Recorde-se que a norma interna das Finanças definiu que, no apuramento do rendimento dos inquilinos, também deveriam ser considerados rendimentos prediais, de capitais obtidos no exterior, pensões de alimentos e deduções específicas, para além de salários de trabalho dependente, rendimentos a recibos verde ou de reformas.

Como o bolo das retribuições a ter em conta é maior, a taxa de esforço tende a baixar assim como pode ser ultrapassado o limite de rendimentos para a elegibilidade da medida, o que ditava a exclusão de famílias da medida ou a redução do montante do apoio.

Em causa estão o apoio extraordinário, que começou a ser pago este ano, e que pode ir até 200 euros por mês, para inquilinos com taxa de esforço acima de 35%, e um novo subsídio adicional que, no próximo ano, irá cobrir até 4,94% do aumento das rendas de até 6,94% — atualização que decorre da fórmula legal e automática –, de modo a garantir que estas famílias só pagam 2% da subida da prestação.

Para ter direito à medida, os titulares dos contratos de arrendamento não podem ter rendimentos superiores ao 6.º escalão de IRS, ou seja, até 38.632 euros anuais (cerca de 2,760 euros líquidos por mês).

O decreto-lei corrige, com retroativos a 1 de janeiro, o conceito inicial sobre “rendimento para determinação da taxa de IRS”, vertendo na letra de lei o despacho das Finanças, assinado a 31 de maio pelo secretário de Estado dos Assuntos Fiscais, Nuno Félix.

A norma interpretativa das Finanças determina que devem ser considerados não apenas a remuneração líquida mas também remunerações prediais ou de capitais obtidos no exterior bem como a dedução específica, de 4.104 euros ou as contribuições sociais, quando superiores, contrariando o decreto-lei de março, que considera que aqueles ganhos devem ser excluídos, o que reduzia o montante apurado, e, consequentemente, aumentava o valor do apoio às rendas e a abrangência da medida.

Vários fiscalistas, como Luís Leon, co-fundador da ILYA, e João Espanha, sócio fundador da Espanha e Associados, alertaram para a ilegalidade de um despacho interno se sobrepor a um decreto-lei. Por isso, os socialistas e o Executivo apressaram-se a anunciar que iriam alterar o diploma. Mas só agora, sete meses depois do tal despacho, é que o decreto é revisto através de um aditamento que é acrescentado ao diploma.

“O conceito de rendimento anual deve entender-se como incluindo os rendimentos considerados para determinação da taxa geral de IRS aplicável, incluindo as deduções específicas aos rendimentos de IRS considerados para determinação da taxa, bem como os rendimentos considerados para efeitos da aplicação das taxas especiais”, de acordo com o diploma.

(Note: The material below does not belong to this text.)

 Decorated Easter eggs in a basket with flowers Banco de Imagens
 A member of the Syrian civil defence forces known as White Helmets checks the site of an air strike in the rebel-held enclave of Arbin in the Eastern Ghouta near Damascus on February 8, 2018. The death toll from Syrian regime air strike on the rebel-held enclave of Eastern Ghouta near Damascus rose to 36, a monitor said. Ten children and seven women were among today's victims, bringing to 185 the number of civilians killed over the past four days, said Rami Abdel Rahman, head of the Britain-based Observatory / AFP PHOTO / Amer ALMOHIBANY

E a mudança tem efeitos retroativos a 1 de janeiro de 2023, data em que entrou em vigor o apoio, o que poderia levantar questões legais ou constitucionais. Mas o Governo escuda-se no facto de tal artigo ter “caráter interpretativo, ficando salvaguardados todos os efeitos já produzidos decorrentes da execução do presente decreto-lei”, segundo o diploma.

Mas, para o fiscalista Luís Leon, “o Governo usou uma técnica legislativa no mínimo questionável para resolver o problema de 2023”. “Criou uma regra interpretativa que, na prática, é uma alteração legislativa com efeitos retroativos à data da publicação original da lei para dar cobertura legal à fórmula de cálculo do apoio às rendas que aplicou em 2023 e que estava num despacho que era claramente contrário ao texto da lei”, explicou ao ECO.

O constitucionalista Jorge Pereira da Silva considera que “não existe risco de inconstitucionalidade porque uma norma interpretativa produz efeitos desde que o diploma entrou em vigor”. “A questão é se se trata de uma falsa norma interpretativa uma vez que deriva de um despacho que não tem força de lei”, destaca.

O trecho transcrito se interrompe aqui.